§ **TASK DIRECTIONS**
Rewrite the listing below as a numbered list, one line per item, skipping blank lines and leaving out the pictures.

§ **INPUT FOR THIS TASK**
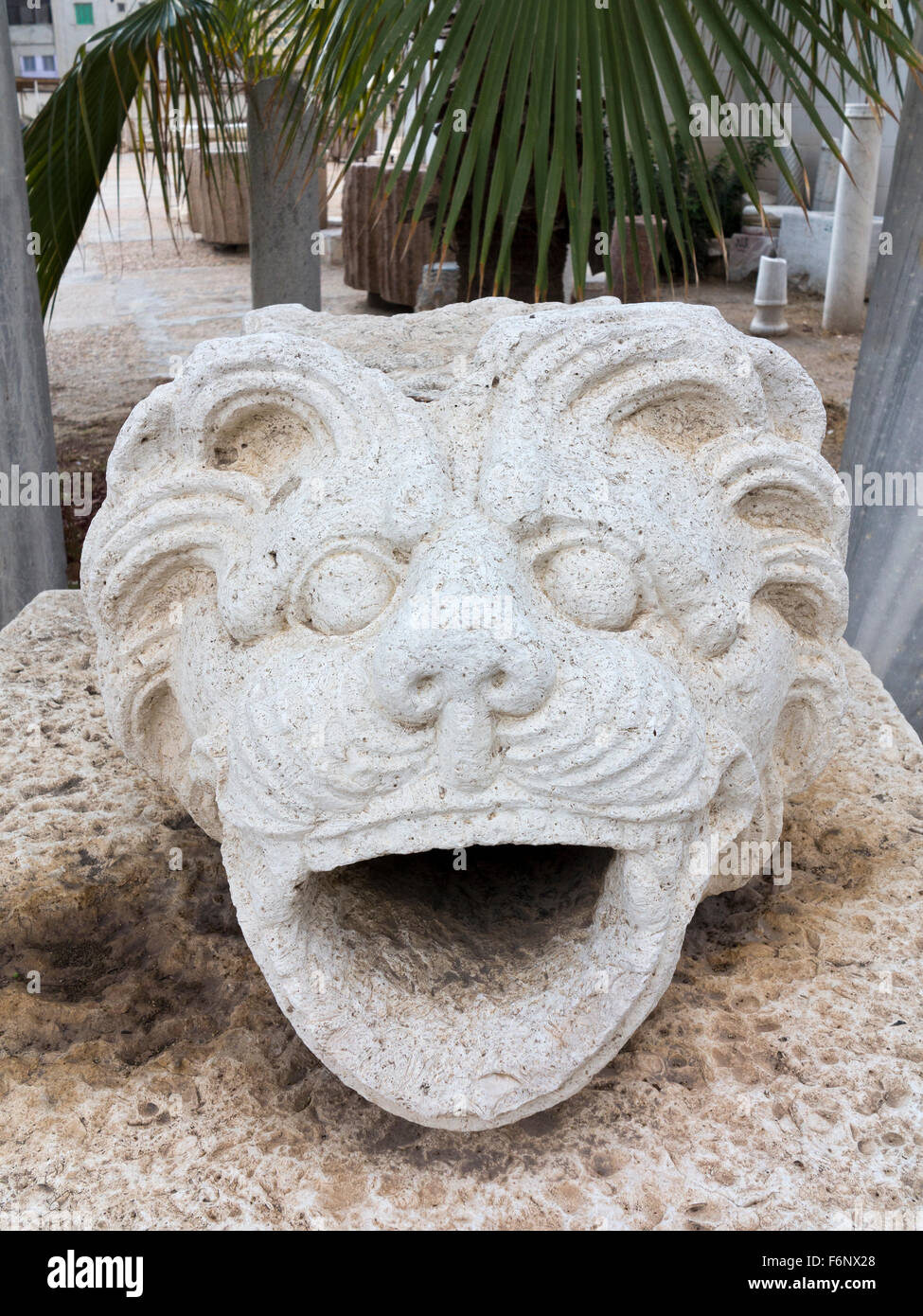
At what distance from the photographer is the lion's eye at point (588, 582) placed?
5.59 feet

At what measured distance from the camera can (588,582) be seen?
170cm

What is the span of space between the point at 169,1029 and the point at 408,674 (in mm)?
780

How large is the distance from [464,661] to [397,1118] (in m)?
0.72

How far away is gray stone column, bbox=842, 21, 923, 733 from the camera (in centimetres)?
322

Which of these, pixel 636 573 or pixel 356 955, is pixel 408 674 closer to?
pixel 636 573

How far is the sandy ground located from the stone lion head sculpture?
145 inches

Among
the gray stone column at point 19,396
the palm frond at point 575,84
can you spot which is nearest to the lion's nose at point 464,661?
the palm frond at point 575,84

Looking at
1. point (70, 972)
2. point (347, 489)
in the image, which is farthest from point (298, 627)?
point (70, 972)
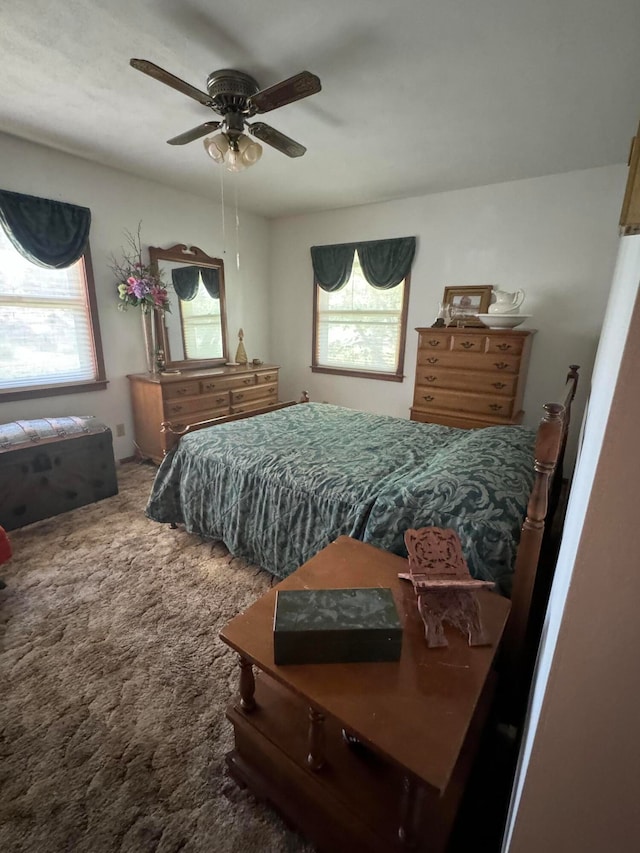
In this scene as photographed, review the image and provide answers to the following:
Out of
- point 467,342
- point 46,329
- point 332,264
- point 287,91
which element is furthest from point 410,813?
point 332,264

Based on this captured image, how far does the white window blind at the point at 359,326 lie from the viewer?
4.08m

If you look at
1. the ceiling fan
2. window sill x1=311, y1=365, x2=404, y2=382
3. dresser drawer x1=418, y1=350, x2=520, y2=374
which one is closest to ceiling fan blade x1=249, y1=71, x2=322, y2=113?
the ceiling fan

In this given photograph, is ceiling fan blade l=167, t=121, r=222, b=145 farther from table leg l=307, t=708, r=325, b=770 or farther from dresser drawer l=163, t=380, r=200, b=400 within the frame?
table leg l=307, t=708, r=325, b=770

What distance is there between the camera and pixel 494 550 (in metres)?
1.30

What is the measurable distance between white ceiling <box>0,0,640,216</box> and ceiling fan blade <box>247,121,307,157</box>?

§ **ANSWER FOR THIS EXERCISE**
1. At what distance from the photographer is the lion's eye at point (588, 582) placed?
2. 5.59 feet
3. At what measured distance from the camera can (588,582) be seen?
4. 170cm
5. What is the span of space between the point at 169,1029 and the point at 408,674 (in mm)?
6. 780
7. How large is the distance from [464,661] to [397,1118] (in m)?
8. 0.72
9. How far away is gray stone column, bbox=842, 21, 923, 733 from the camera (in centimetres)?
10. 322
11. Which of these, pixel 636 573 or pixel 356 955, is pixel 408 674 closer to?
12. pixel 636 573
13. How far is the sandy ground located from the stone lion head sculpture?
14. 145 inches
15. Among
16. the gray stone column at point 19,396
17. the palm frond at point 575,84
18. can you spot which is nearest to the lion's nose at point 464,661?
19. the palm frond at point 575,84
20. Looking at
21. 1. point (70, 972)
22. 2. point (347, 489)
23. in the image, which is farthest from point (298, 627)?
24. point (70, 972)
25. In this scene as photographed, review the image and provide answers to the following:
26. Out of
27. - point 467,342
28. - point 46,329
29. - point 332,264
30. - point 287,91
31. which element is furthest from point 410,813?
32. point 332,264
33. Based on this captured image, how far does the white window blind at the point at 359,326 lie from the viewer?
34. 4.08m
35. If you look at
36. 1. the ceiling fan
37. 2. window sill x1=311, y1=365, x2=404, y2=382
38. 3. dresser drawer x1=418, y1=350, x2=520, y2=374
39. which one is closest to ceiling fan blade x1=249, y1=71, x2=322, y2=113?
40. the ceiling fan
41. In this given photograph, is ceiling fan blade l=167, t=121, r=222, b=145 farther from table leg l=307, t=708, r=325, b=770 or farther from dresser drawer l=163, t=380, r=200, b=400 within the frame?
42. table leg l=307, t=708, r=325, b=770
43. What distance is there between the camera and pixel 494 550 (in metres)?
44. 1.30
45. What is the measurable distance between white ceiling <box>0,0,640,216</box> and ceiling fan blade <box>247,121,307,157</box>?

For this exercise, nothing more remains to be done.